09 / 21 / 2016

What You Might Not Know About Insider Trading

wall_street.jpg"I lost a fortune!” – Martha Stewart

What you probably do know about insider trading: It is the illegal act of buying and/or selling securities (stock, bonds, options) by someone who has access to material, non-public information about the company whose securities are being bought and/or sold. Governed primarily by the Securities and Exchange Commission, the United States government considers this a very big no-no due to its harmful effects on public confidence, temptations on officers and managers and its unfair allowance to, with certainty, profit off of good news and bad.

What you might not know about insider trading

It can be legal, sometimes. The “sometimes” is dependent on when the person with insider information actually acts upon that information by buying and/or selling securities. For example, if you are on the board of your buddy’s publicly traded bioengineering firm, and just received information that the firm has definitively created a medicine that kills cancer cells specifically, thereby negating the necessity of chemotherapy, and you go ahead and pour your entire retirement in his company’s stock before it publicly announces this medicine next week; then you and Martha Stewart will have similar stories to tell in jail. However, if you do the exact same thing one hour after the company’s public announcement, all is (most likely) well.

Who is an “insider?”

Is insider status reserved to only employees of a company? Not necessarily. In 1984, the Supreme Court, under Dirks v. SEC, established that a “tippee,” one who has received insider information and acts on such information, is usually a manager or other employee of a company, but can also be a friend or family member of the “tippor” if that person discloses insider information before it is publicly disseminated. So even if your brother recently informed you of something his company is about to announce, you would be considered a tippee and could be guilty of insider trading if you choose to invest before the public announcement.

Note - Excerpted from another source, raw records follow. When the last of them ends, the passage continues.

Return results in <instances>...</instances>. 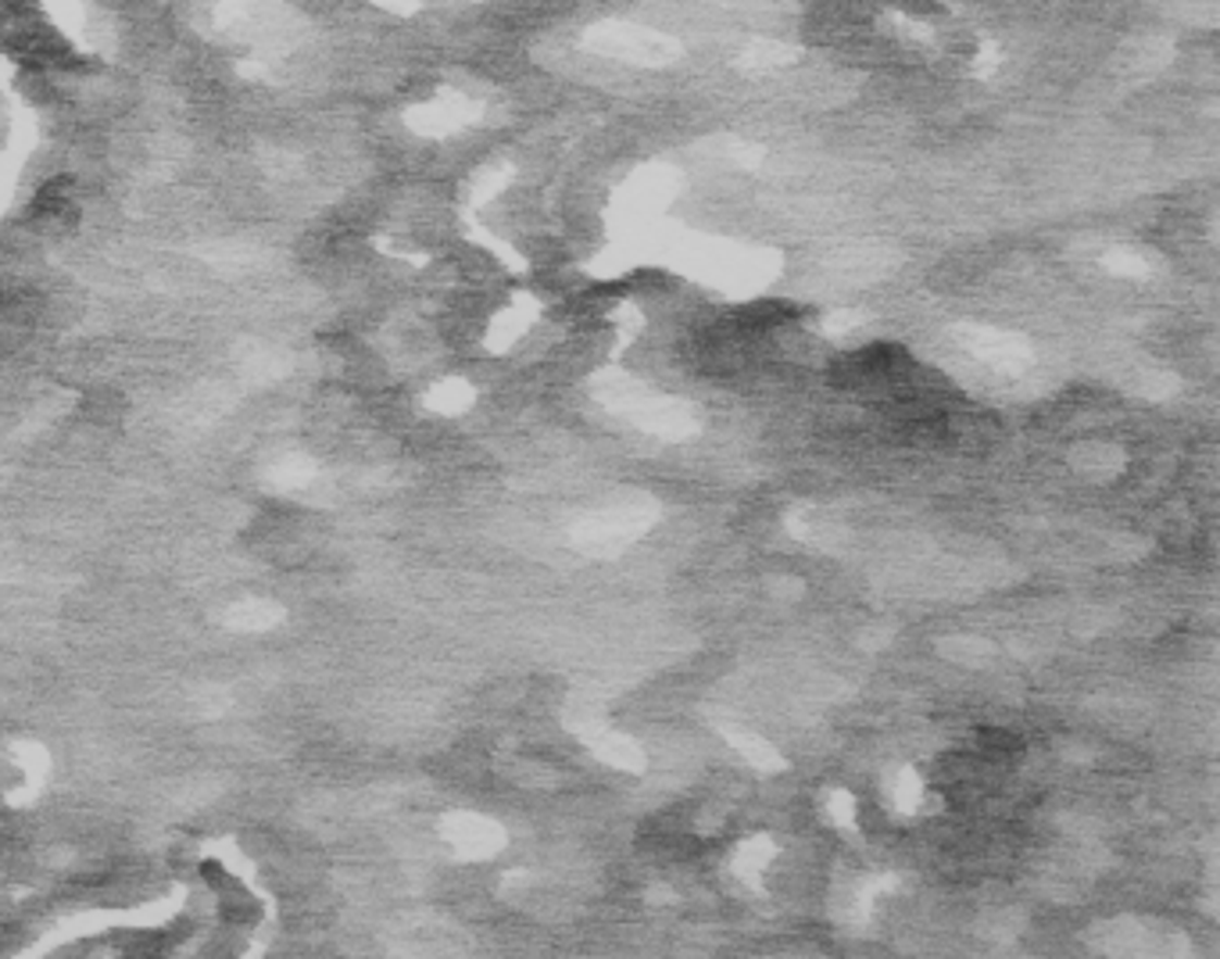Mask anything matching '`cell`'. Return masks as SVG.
<instances>
[{
  "instance_id": "1",
  "label": "cell",
  "mask_w": 1220,
  "mask_h": 959,
  "mask_svg": "<svg viewBox=\"0 0 1220 959\" xmlns=\"http://www.w3.org/2000/svg\"><path fill=\"white\" fill-rule=\"evenodd\" d=\"M1092 942L1109 959H1185L1188 942L1178 927L1149 917H1117L1092 931Z\"/></svg>"
},
{
  "instance_id": "2",
  "label": "cell",
  "mask_w": 1220,
  "mask_h": 959,
  "mask_svg": "<svg viewBox=\"0 0 1220 959\" xmlns=\"http://www.w3.org/2000/svg\"><path fill=\"white\" fill-rule=\"evenodd\" d=\"M651 520H656V509L651 501L637 498V501H615L598 512H590L587 520L573 531L576 548L587 551V556H615L623 551L631 540H637L648 531Z\"/></svg>"
},
{
  "instance_id": "3",
  "label": "cell",
  "mask_w": 1220,
  "mask_h": 959,
  "mask_svg": "<svg viewBox=\"0 0 1220 959\" xmlns=\"http://www.w3.org/2000/svg\"><path fill=\"white\" fill-rule=\"evenodd\" d=\"M584 742L590 745V752H595L601 762H609V767H615V770H640V762H645V756H640V748L631 742V737L615 734L609 723L587 731Z\"/></svg>"
},
{
  "instance_id": "4",
  "label": "cell",
  "mask_w": 1220,
  "mask_h": 959,
  "mask_svg": "<svg viewBox=\"0 0 1220 959\" xmlns=\"http://www.w3.org/2000/svg\"><path fill=\"white\" fill-rule=\"evenodd\" d=\"M459 842H462V848L465 852H473V856H495L498 848H501V842H505V834L495 827V823L490 820H480V817H465V820H459Z\"/></svg>"
},
{
  "instance_id": "5",
  "label": "cell",
  "mask_w": 1220,
  "mask_h": 959,
  "mask_svg": "<svg viewBox=\"0 0 1220 959\" xmlns=\"http://www.w3.org/2000/svg\"><path fill=\"white\" fill-rule=\"evenodd\" d=\"M726 742H731V748H737L756 770H781V756H776V748L762 742V737L745 734V731H726Z\"/></svg>"
},
{
  "instance_id": "6",
  "label": "cell",
  "mask_w": 1220,
  "mask_h": 959,
  "mask_svg": "<svg viewBox=\"0 0 1220 959\" xmlns=\"http://www.w3.org/2000/svg\"><path fill=\"white\" fill-rule=\"evenodd\" d=\"M770 859V842L767 838H756V842H748L742 852H737V859H734V867L742 870V874H759L762 870V863H767Z\"/></svg>"
},
{
  "instance_id": "7",
  "label": "cell",
  "mask_w": 1220,
  "mask_h": 959,
  "mask_svg": "<svg viewBox=\"0 0 1220 959\" xmlns=\"http://www.w3.org/2000/svg\"><path fill=\"white\" fill-rule=\"evenodd\" d=\"M895 795H898V806L902 809H913L920 798H923V788H920V777L913 770H902L898 773V784H895Z\"/></svg>"
},
{
  "instance_id": "8",
  "label": "cell",
  "mask_w": 1220,
  "mask_h": 959,
  "mask_svg": "<svg viewBox=\"0 0 1220 959\" xmlns=\"http://www.w3.org/2000/svg\"><path fill=\"white\" fill-rule=\"evenodd\" d=\"M831 817H834V823H842V827H852V820H856V802H852V798H848L845 792H834V795H831Z\"/></svg>"
}]
</instances>
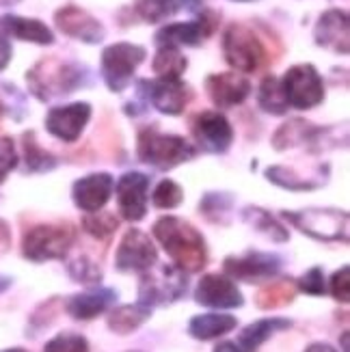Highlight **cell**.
I'll return each mask as SVG.
<instances>
[{"label": "cell", "instance_id": "35", "mask_svg": "<svg viewBox=\"0 0 350 352\" xmlns=\"http://www.w3.org/2000/svg\"><path fill=\"white\" fill-rule=\"evenodd\" d=\"M43 352H89V344L78 333H61L45 344Z\"/></svg>", "mask_w": 350, "mask_h": 352}, {"label": "cell", "instance_id": "20", "mask_svg": "<svg viewBox=\"0 0 350 352\" xmlns=\"http://www.w3.org/2000/svg\"><path fill=\"white\" fill-rule=\"evenodd\" d=\"M206 94L219 109H232L249 98L251 82L245 76H238L234 72L210 74L206 78Z\"/></svg>", "mask_w": 350, "mask_h": 352}, {"label": "cell", "instance_id": "48", "mask_svg": "<svg viewBox=\"0 0 350 352\" xmlns=\"http://www.w3.org/2000/svg\"><path fill=\"white\" fill-rule=\"evenodd\" d=\"M18 3H20V0H0V7H13Z\"/></svg>", "mask_w": 350, "mask_h": 352}, {"label": "cell", "instance_id": "1", "mask_svg": "<svg viewBox=\"0 0 350 352\" xmlns=\"http://www.w3.org/2000/svg\"><path fill=\"white\" fill-rule=\"evenodd\" d=\"M91 80V72L87 65L61 60L56 56L41 58L26 72L28 91L39 102H50L56 98H65L76 89L87 87Z\"/></svg>", "mask_w": 350, "mask_h": 352}, {"label": "cell", "instance_id": "22", "mask_svg": "<svg viewBox=\"0 0 350 352\" xmlns=\"http://www.w3.org/2000/svg\"><path fill=\"white\" fill-rule=\"evenodd\" d=\"M117 302V292L111 287H96L76 294L67 300V314L76 320H94Z\"/></svg>", "mask_w": 350, "mask_h": 352}, {"label": "cell", "instance_id": "18", "mask_svg": "<svg viewBox=\"0 0 350 352\" xmlns=\"http://www.w3.org/2000/svg\"><path fill=\"white\" fill-rule=\"evenodd\" d=\"M225 272L234 279L242 281H257L277 274L281 270V257L272 253H262V251H251L247 255L238 257H227L223 262Z\"/></svg>", "mask_w": 350, "mask_h": 352}, {"label": "cell", "instance_id": "44", "mask_svg": "<svg viewBox=\"0 0 350 352\" xmlns=\"http://www.w3.org/2000/svg\"><path fill=\"white\" fill-rule=\"evenodd\" d=\"M11 244V232H9V225L5 221H0V255H3Z\"/></svg>", "mask_w": 350, "mask_h": 352}, {"label": "cell", "instance_id": "25", "mask_svg": "<svg viewBox=\"0 0 350 352\" xmlns=\"http://www.w3.org/2000/svg\"><path fill=\"white\" fill-rule=\"evenodd\" d=\"M290 327H292V320H287V318H264V320H257V322L249 324L245 331L240 333L238 348L242 352H255L266 340H270L275 333L285 331V329H290Z\"/></svg>", "mask_w": 350, "mask_h": 352}, {"label": "cell", "instance_id": "26", "mask_svg": "<svg viewBox=\"0 0 350 352\" xmlns=\"http://www.w3.org/2000/svg\"><path fill=\"white\" fill-rule=\"evenodd\" d=\"M238 324V320L234 316H227V314H201V316H195L190 322H188V333L193 335L195 340H217L221 335L234 331Z\"/></svg>", "mask_w": 350, "mask_h": 352}, {"label": "cell", "instance_id": "33", "mask_svg": "<svg viewBox=\"0 0 350 352\" xmlns=\"http://www.w3.org/2000/svg\"><path fill=\"white\" fill-rule=\"evenodd\" d=\"M266 177L277 184L281 188H287V190H314L320 186V182H307V179H300L292 169H285V166H268L266 169Z\"/></svg>", "mask_w": 350, "mask_h": 352}, {"label": "cell", "instance_id": "39", "mask_svg": "<svg viewBox=\"0 0 350 352\" xmlns=\"http://www.w3.org/2000/svg\"><path fill=\"white\" fill-rule=\"evenodd\" d=\"M18 166V151L11 139H0V184Z\"/></svg>", "mask_w": 350, "mask_h": 352}, {"label": "cell", "instance_id": "42", "mask_svg": "<svg viewBox=\"0 0 350 352\" xmlns=\"http://www.w3.org/2000/svg\"><path fill=\"white\" fill-rule=\"evenodd\" d=\"M160 5H164L171 13H177L179 9L186 11H201V0H158Z\"/></svg>", "mask_w": 350, "mask_h": 352}, {"label": "cell", "instance_id": "9", "mask_svg": "<svg viewBox=\"0 0 350 352\" xmlns=\"http://www.w3.org/2000/svg\"><path fill=\"white\" fill-rule=\"evenodd\" d=\"M186 292V277L177 266H160L158 270H145L139 281V302L145 307L171 305Z\"/></svg>", "mask_w": 350, "mask_h": 352}, {"label": "cell", "instance_id": "27", "mask_svg": "<svg viewBox=\"0 0 350 352\" xmlns=\"http://www.w3.org/2000/svg\"><path fill=\"white\" fill-rule=\"evenodd\" d=\"M149 316H151V309L141 302L121 305V307L113 309V314L109 316V327H111V331H115L119 335H128L139 327H143L149 320Z\"/></svg>", "mask_w": 350, "mask_h": 352}, {"label": "cell", "instance_id": "8", "mask_svg": "<svg viewBox=\"0 0 350 352\" xmlns=\"http://www.w3.org/2000/svg\"><path fill=\"white\" fill-rule=\"evenodd\" d=\"M281 89L287 106L296 111H309L316 109L325 100V82L322 76L311 63H298L292 65L283 74Z\"/></svg>", "mask_w": 350, "mask_h": 352}, {"label": "cell", "instance_id": "14", "mask_svg": "<svg viewBox=\"0 0 350 352\" xmlns=\"http://www.w3.org/2000/svg\"><path fill=\"white\" fill-rule=\"evenodd\" d=\"M91 119V104L87 102H74L65 106H56L45 115V130L54 139L63 143H74L80 139L87 124Z\"/></svg>", "mask_w": 350, "mask_h": 352}, {"label": "cell", "instance_id": "5", "mask_svg": "<svg viewBox=\"0 0 350 352\" xmlns=\"http://www.w3.org/2000/svg\"><path fill=\"white\" fill-rule=\"evenodd\" d=\"M281 217L316 240H348V214L336 208H305L283 212Z\"/></svg>", "mask_w": 350, "mask_h": 352}, {"label": "cell", "instance_id": "11", "mask_svg": "<svg viewBox=\"0 0 350 352\" xmlns=\"http://www.w3.org/2000/svg\"><path fill=\"white\" fill-rule=\"evenodd\" d=\"M139 98L151 104L158 113L177 117L184 113L190 102V89L182 78H158V80H141Z\"/></svg>", "mask_w": 350, "mask_h": 352}, {"label": "cell", "instance_id": "34", "mask_svg": "<svg viewBox=\"0 0 350 352\" xmlns=\"http://www.w3.org/2000/svg\"><path fill=\"white\" fill-rule=\"evenodd\" d=\"M151 199H154V206L160 208V210H173L182 204V199H184V190L179 188V184L173 182V179H162L154 195H151Z\"/></svg>", "mask_w": 350, "mask_h": 352}, {"label": "cell", "instance_id": "21", "mask_svg": "<svg viewBox=\"0 0 350 352\" xmlns=\"http://www.w3.org/2000/svg\"><path fill=\"white\" fill-rule=\"evenodd\" d=\"M115 190V179L109 173H91L78 179L72 188V199L76 208L83 212H98L106 206Z\"/></svg>", "mask_w": 350, "mask_h": 352}, {"label": "cell", "instance_id": "36", "mask_svg": "<svg viewBox=\"0 0 350 352\" xmlns=\"http://www.w3.org/2000/svg\"><path fill=\"white\" fill-rule=\"evenodd\" d=\"M83 227H85V232L91 234L94 238H109L111 234L117 232V219H115V214H94V217H87L83 221Z\"/></svg>", "mask_w": 350, "mask_h": 352}, {"label": "cell", "instance_id": "23", "mask_svg": "<svg viewBox=\"0 0 350 352\" xmlns=\"http://www.w3.org/2000/svg\"><path fill=\"white\" fill-rule=\"evenodd\" d=\"M0 28H3L7 35H11L15 39H22V41H30V43H37V45L54 43L52 30L41 20H35V18H22V15L7 13L0 18Z\"/></svg>", "mask_w": 350, "mask_h": 352}, {"label": "cell", "instance_id": "45", "mask_svg": "<svg viewBox=\"0 0 350 352\" xmlns=\"http://www.w3.org/2000/svg\"><path fill=\"white\" fill-rule=\"evenodd\" d=\"M305 352H338V350L329 344H311Z\"/></svg>", "mask_w": 350, "mask_h": 352}, {"label": "cell", "instance_id": "50", "mask_svg": "<svg viewBox=\"0 0 350 352\" xmlns=\"http://www.w3.org/2000/svg\"><path fill=\"white\" fill-rule=\"evenodd\" d=\"M232 3H253V0H232Z\"/></svg>", "mask_w": 350, "mask_h": 352}, {"label": "cell", "instance_id": "19", "mask_svg": "<svg viewBox=\"0 0 350 352\" xmlns=\"http://www.w3.org/2000/svg\"><path fill=\"white\" fill-rule=\"evenodd\" d=\"M147 188L149 177L139 171H130L117 182L119 214L126 221H141L147 214Z\"/></svg>", "mask_w": 350, "mask_h": 352}, {"label": "cell", "instance_id": "3", "mask_svg": "<svg viewBox=\"0 0 350 352\" xmlns=\"http://www.w3.org/2000/svg\"><path fill=\"white\" fill-rule=\"evenodd\" d=\"M136 154H139L141 162L156 166L160 171H166V169H173V166L195 158V147L184 139V136L162 134L154 128H145L139 132Z\"/></svg>", "mask_w": 350, "mask_h": 352}, {"label": "cell", "instance_id": "17", "mask_svg": "<svg viewBox=\"0 0 350 352\" xmlns=\"http://www.w3.org/2000/svg\"><path fill=\"white\" fill-rule=\"evenodd\" d=\"M316 43L336 54H348L350 50V18L344 9H329L316 22Z\"/></svg>", "mask_w": 350, "mask_h": 352}, {"label": "cell", "instance_id": "15", "mask_svg": "<svg viewBox=\"0 0 350 352\" xmlns=\"http://www.w3.org/2000/svg\"><path fill=\"white\" fill-rule=\"evenodd\" d=\"M193 134L201 149L210 154H225L234 143V128L219 111H204L193 121Z\"/></svg>", "mask_w": 350, "mask_h": 352}, {"label": "cell", "instance_id": "37", "mask_svg": "<svg viewBox=\"0 0 350 352\" xmlns=\"http://www.w3.org/2000/svg\"><path fill=\"white\" fill-rule=\"evenodd\" d=\"M294 298V289L290 285H272V287H266L260 292L257 296V302H260L262 309H268V307H279V305H285Z\"/></svg>", "mask_w": 350, "mask_h": 352}, {"label": "cell", "instance_id": "49", "mask_svg": "<svg viewBox=\"0 0 350 352\" xmlns=\"http://www.w3.org/2000/svg\"><path fill=\"white\" fill-rule=\"evenodd\" d=\"M3 352H26V350H22V348H9V350H3Z\"/></svg>", "mask_w": 350, "mask_h": 352}, {"label": "cell", "instance_id": "6", "mask_svg": "<svg viewBox=\"0 0 350 352\" xmlns=\"http://www.w3.org/2000/svg\"><path fill=\"white\" fill-rule=\"evenodd\" d=\"M223 56L238 72H257L266 58L264 43L245 24H230L223 33Z\"/></svg>", "mask_w": 350, "mask_h": 352}, {"label": "cell", "instance_id": "31", "mask_svg": "<svg viewBox=\"0 0 350 352\" xmlns=\"http://www.w3.org/2000/svg\"><path fill=\"white\" fill-rule=\"evenodd\" d=\"M24 160H26V171L28 173H43V171H52L54 166L58 164V160L48 154L45 149H41L35 141V134L33 132H26L24 134Z\"/></svg>", "mask_w": 350, "mask_h": 352}, {"label": "cell", "instance_id": "4", "mask_svg": "<svg viewBox=\"0 0 350 352\" xmlns=\"http://www.w3.org/2000/svg\"><path fill=\"white\" fill-rule=\"evenodd\" d=\"M145 58H147V50L139 43L119 41L113 45H106L102 50V60H100L102 80L113 94H121V91H126L130 87L136 69H139V65Z\"/></svg>", "mask_w": 350, "mask_h": 352}, {"label": "cell", "instance_id": "29", "mask_svg": "<svg viewBox=\"0 0 350 352\" xmlns=\"http://www.w3.org/2000/svg\"><path fill=\"white\" fill-rule=\"evenodd\" d=\"M186 67L188 60L177 48H158L154 63H151V69L158 78H182Z\"/></svg>", "mask_w": 350, "mask_h": 352}, {"label": "cell", "instance_id": "7", "mask_svg": "<svg viewBox=\"0 0 350 352\" xmlns=\"http://www.w3.org/2000/svg\"><path fill=\"white\" fill-rule=\"evenodd\" d=\"M74 227L61 225H37L26 232L22 242V253L30 262H50V259L65 257L74 244Z\"/></svg>", "mask_w": 350, "mask_h": 352}, {"label": "cell", "instance_id": "28", "mask_svg": "<svg viewBox=\"0 0 350 352\" xmlns=\"http://www.w3.org/2000/svg\"><path fill=\"white\" fill-rule=\"evenodd\" d=\"M257 104L260 109L268 115H285L287 113V102L283 96V89H281V80L277 76H266L260 85V91H257Z\"/></svg>", "mask_w": 350, "mask_h": 352}, {"label": "cell", "instance_id": "2", "mask_svg": "<svg viewBox=\"0 0 350 352\" xmlns=\"http://www.w3.org/2000/svg\"><path fill=\"white\" fill-rule=\"evenodd\" d=\"M154 236L171 255L182 272H199L208 262L204 236L197 229L177 217H162L154 225Z\"/></svg>", "mask_w": 350, "mask_h": 352}, {"label": "cell", "instance_id": "24", "mask_svg": "<svg viewBox=\"0 0 350 352\" xmlns=\"http://www.w3.org/2000/svg\"><path fill=\"white\" fill-rule=\"evenodd\" d=\"M320 132H322L320 128H316L305 119H290L275 132V136H272V147L277 151L292 149L298 145L311 143L316 136H320Z\"/></svg>", "mask_w": 350, "mask_h": 352}, {"label": "cell", "instance_id": "12", "mask_svg": "<svg viewBox=\"0 0 350 352\" xmlns=\"http://www.w3.org/2000/svg\"><path fill=\"white\" fill-rule=\"evenodd\" d=\"M158 262V253L151 238L141 232V229H130V232L121 238L117 255H115V266L121 272H145L154 268Z\"/></svg>", "mask_w": 350, "mask_h": 352}, {"label": "cell", "instance_id": "38", "mask_svg": "<svg viewBox=\"0 0 350 352\" xmlns=\"http://www.w3.org/2000/svg\"><path fill=\"white\" fill-rule=\"evenodd\" d=\"M298 287H300V292H305V294H311V296H322L327 292V285H325V272L322 268H309L303 277L298 279Z\"/></svg>", "mask_w": 350, "mask_h": 352}, {"label": "cell", "instance_id": "41", "mask_svg": "<svg viewBox=\"0 0 350 352\" xmlns=\"http://www.w3.org/2000/svg\"><path fill=\"white\" fill-rule=\"evenodd\" d=\"M69 274L80 283H98L102 279V272L100 268H96L87 259H78V262L69 264Z\"/></svg>", "mask_w": 350, "mask_h": 352}, {"label": "cell", "instance_id": "13", "mask_svg": "<svg viewBox=\"0 0 350 352\" xmlns=\"http://www.w3.org/2000/svg\"><path fill=\"white\" fill-rule=\"evenodd\" d=\"M54 24L63 35H67L76 41H83L87 45L102 43L106 37V30H104L102 22L98 18H94L89 11H85L83 7H76V5L61 7L54 13Z\"/></svg>", "mask_w": 350, "mask_h": 352}, {"label": "cell", "instance_id": "43", "mask_svg": "<svg viewBox=\"0 0 350 352\" xmlns=\"http://www.w3.org/2000/svg\"><path fill=\"white\" fill-rule=\"evenodd\" d=\"M11 54H13V50H11L9 39L5 35H0V72L11 63Z\"/></svg>", "mask_w": 350, "mask_h": 352}, {"label": "cell", "instance_id": "40", "mask_svg": "<svg viewBox=\"0 0 350 352\" xmlns=\"http://www.w3.org/2000/svg\"><path fill=\"white\" fill-rule=\"evenodd\" d=\"M331 294L340 302L350 300V268L344 266L331 277Z\"/></svg>", "mask_w": 350, "mask_h": 352}, {"label": "cell", "instance_id": "47", "mask_svg": "<svg viewBox=\"0 0 350 352\" xmlns=\"http://www.w3.org/2000/svg\"><path fill=\"white\" fill-rule=\"evenodd\" d=\"M9 285H11V279L9 277H0V294H3Z\"/></svg>", "mask_w": 350, "mask_h": 352}, {"label": "cell", "instance_id": "32", "mask_svg": "<svg viewBox=\"0 0 350 352\" xmlns=\"http://www.w3.org/2000/svg\"><path fill=\"white\" fill-rule=\"evenodd\" d=\"M0 111L13 117L15 121H22L28 113L26 96L15 85L3 80H0Z\"/></svg>", "mask_w": 350, "mask_h": 352}, {"label": "cell", "instance_id": "46", "mask_svg": "<svg viewBox=\"0 0 350 352\" xmlns=\"http://www.w3.org/2000/svg\"><path fill=\"white\" fill-rule=\"evenodd\" d=\"M215 352H242L236 344H232V342H223V344H219L217 346V350Z\"/></svg>", "mask_w": 350, "mask_h": 352}, {"label": "cell", "instance_id": "10", "mask_svg": "<svg viewBox=\"0 0 350 352\" xmlns=\"http://www.w3.org/2000/svg\"><path fill=\"white\" fill-rule=\"evenodd\" d=\"M221 22V15L215 11H199V18L193 22H175L162 26L158 33L154 35V41L158 48H182V45H195L204 43L212 33L217 30Z\"/></svg>", "mask_w": 350, "mask_h": 352}, {"label": "cell", "instance_id": "30", "mask_svg": "<svg viewBox=\"0 0 350 352\" xmlns=\"http://www.w3.org/2000/svg\"><path fill=\"white\" fill-rule=\"evenodd\" d=\"M245 219H247L249 225H253L257 229V232H262L264 236H268L270 240H275V242H287V238H290L287 229L277 219H272L270 212H266L262 208L249 206L245 210Z\"/></svg>", "mask_w": 350, "mask_h": 352}, {"label": "cell", "instance_id": "16", "mask_svg": "<svg viewBox=\"0 0 350 352\" xmlns=\"http://www.w3.org/2000/svg\"><path fill=\"white\" fill-rule=\"evenodd\" d=\"M195 300L210 309H236L242 307V298L238 285L225 274H206L195 289Z\"/></svg>", "mask_w": 350, "mask_h": 352}]
</instances>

To clarify, just because one has insider information does not mean one is guilty of insider trading. One must act upon the information for there to exist an illegal activity. In Dirks, the Supreme Court established a two-part test in order to determine whether someone who qualifies as a tippee is actually guilty of insider trading:

  1. Whether the individual breached the company’s trust.
  2. Whether the individual did so knowingly.

Which types of companies can get in trouble?

The rules governing insider trading are reserved for publicly traded companies because only publicly traded companies are governed by the SEC. As always, there are certain exceptions for non-publicly traded companies and their registration under the SEC (Regulation D, non-public offering exemption). Nevertheless, don’t be surprised to see or hear about a non-publicly traded company getting into trouble for something that is similar to insider trading. The principles will be the same: Someone acted upon material, non-public information, thereby breaching their fiduciary duty to the firm or commitment under the operating agreement.

Did you know “poop” is a colloquial term used to describe information that is considered non-public? Poop can also refer to people who have insider information.